* What the task requires: Output exactly the lines of the listing below that run from the line with "Woman working on" through the line with "X mas decoration.". No pictures.

* Information provided:
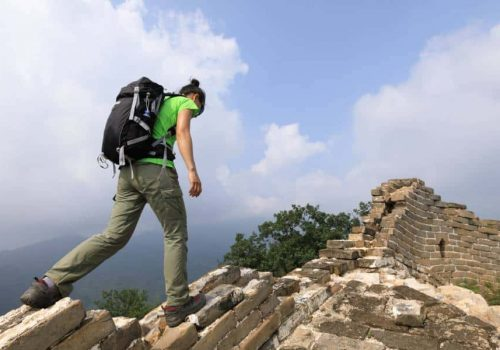 hiker enjoy the view on the top of great wall
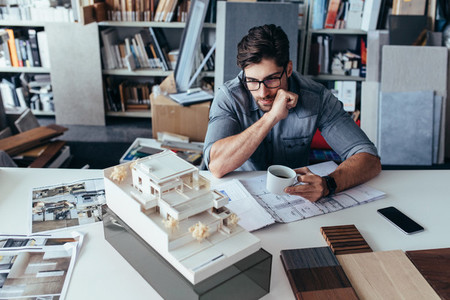 Young male architect taking break from work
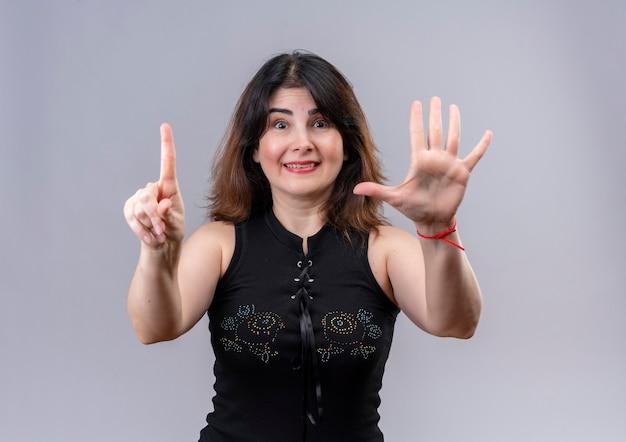 Ładna kobieta ma na sobie czarną bluzkę pokazując jeden i pięć z palcami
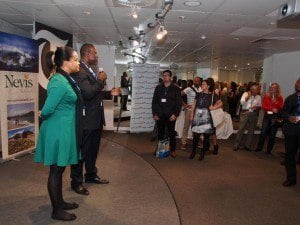 Chief Executive Officer of the St. Kitts Tourism Authority Raquel Brown looks on while Chief Executive Officer at the Nevis Tourism Authority Greg Phillip addresses patrons at The Telegraph's exclusive rum tasting event in London - 03rd October 2014.
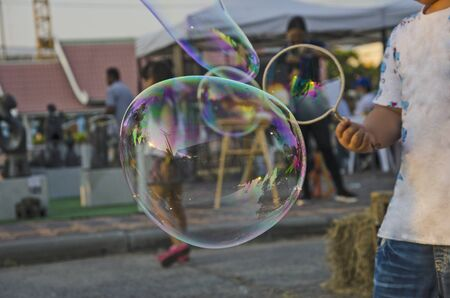 Beautiful air bubbles with child and making tool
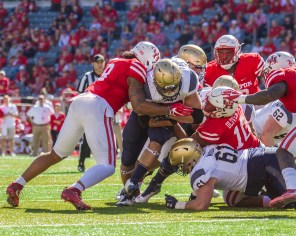 With the game tied 7-7, Navy tried to go for it on fourth down at Houston's two-yard line to take the lead, but Houston held strong and stopped the runner. | Richard Fletcher Jr./The Cougar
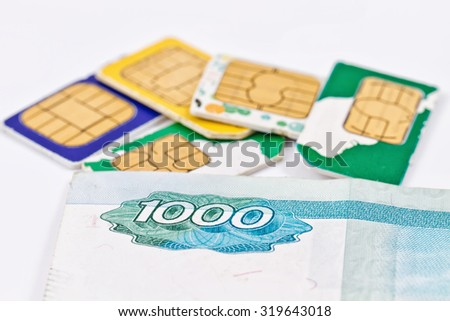 The simcards of different mobile service providers are together with the banknote 1000 rubles - stock photo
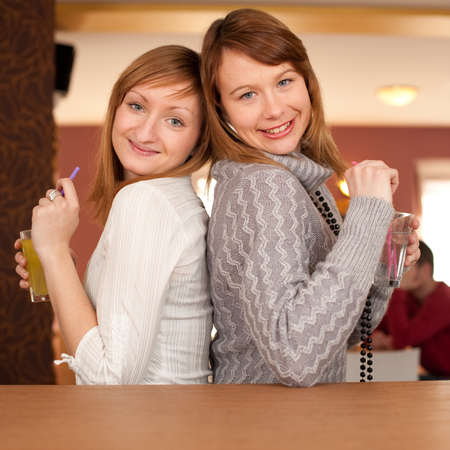 Girl chat - Two girls talking and drinking coffee photo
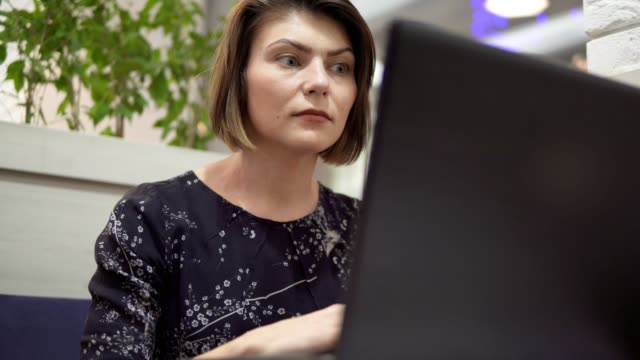 Woman working on her laptop during her break video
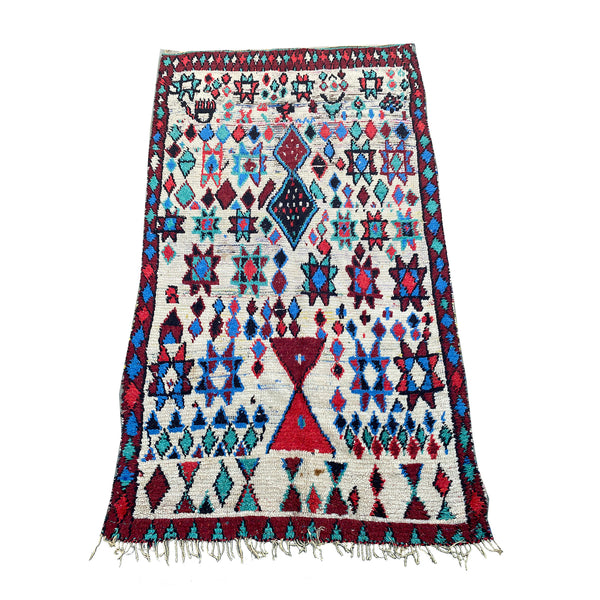 White Moroccan entryway rug with blue and red tribal motifs - Kantara | Moroccan Rugs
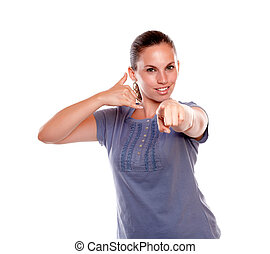 Young woman pointing-looking at you saying call me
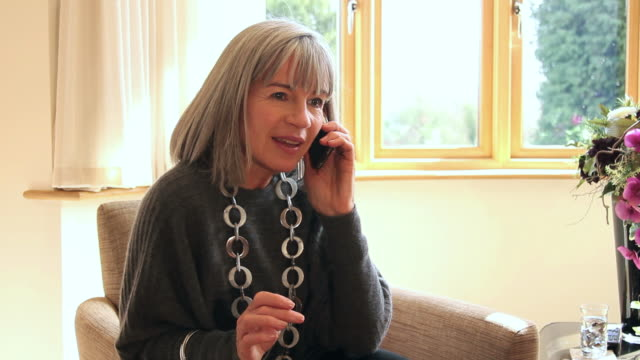 Mature female answering phone call at home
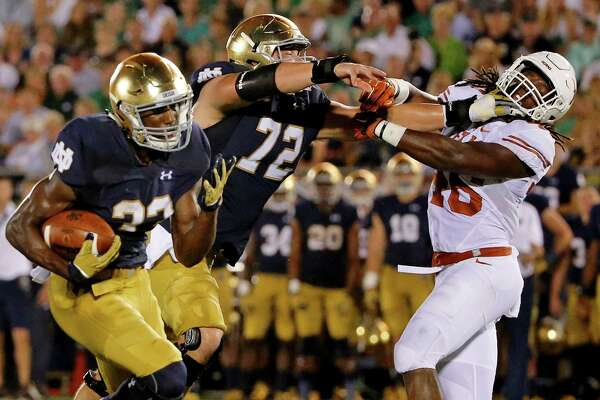 Nick Martin of the Notre Dame Fighting Irish blocks Jermaine Roberts of the Texas Longhorns as Josh Adams rushes for a touchdown against the Texas Longhorns during the third quarter at Notre Dame Stadium on Sept. 5, 2015 in South Bend, Ind.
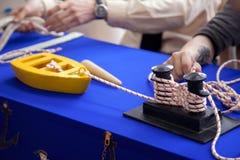 Die Kinder, die lernen, auf Spielzeug festzumachen, versenden Modell an der Segelschule Lizenzfreie Stockbilder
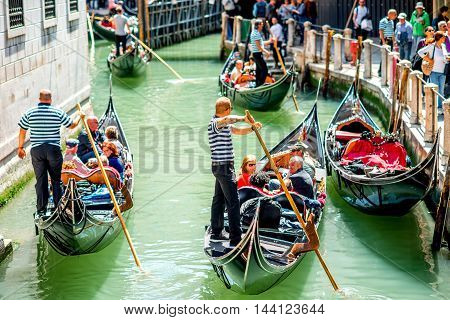 Venice, Italy - May 18, 2016: Gondoliers sail on gondolas full of tourists in the narrow water canal in Venice. Gondola is a traditional venetian boat and a famous tourist attraction.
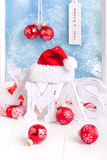 X mas decoration. Christmas decoration with red christmas balls and white letters of wood x mas and Santa Claus red hat in front of a winter window Stock Photos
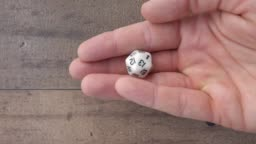 Hand showing a white 20 sided dice, up close, 4k. Flat lay, static isolated.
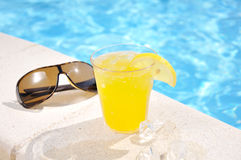 Glass of juice and sun glasses Royalty Free Stock Photography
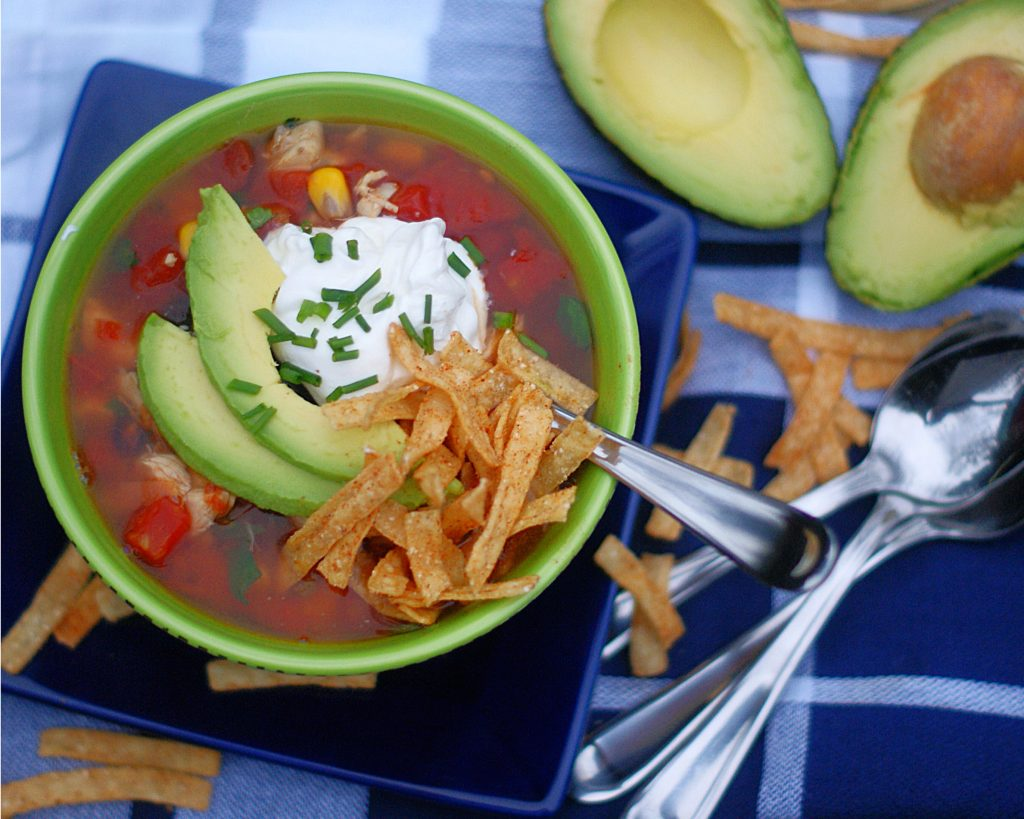 Chicken Tortilla Soup served with avocado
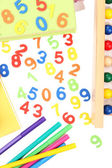 Colorful numbers, abacus, books and markers, isolated on white — Stock Photo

* Response to this task:
 Woman working on her laptop during her break video
 White Moroccan entryway rug with blue and red tribal motifs - Kantara | Moroccan Rugs
 Young woman pointing-looking at you saying call me
 Mature female answering phone call at home
 Nick Martin of the Notre Dame Fighting Irish blocks Jermaine Roberts of the Texas Longhorns as Josh Adams rushes for a touchdown against the Texas Longhorns during the third quarter at Notre Dame Stadium on Sept. 5, 2015 in South Bend, Ind.
 Die Kinder, die lernen, auf Spielzeug festzumachen, versenden Modell an der Segelschule Lizenzfreie Stockbilder
 Venice, Italy - May 18, 2016: Gondoliers sail on gondolas full of tourists in the narrow water canal in Venice. Gondola is a traditional venetian boat and a famous tourist attraction.
 X mas decoration. Christmas decoration with red christmas balls and white letters of wood x mas and Santa Claus red hat in front of a winter window Stock Photos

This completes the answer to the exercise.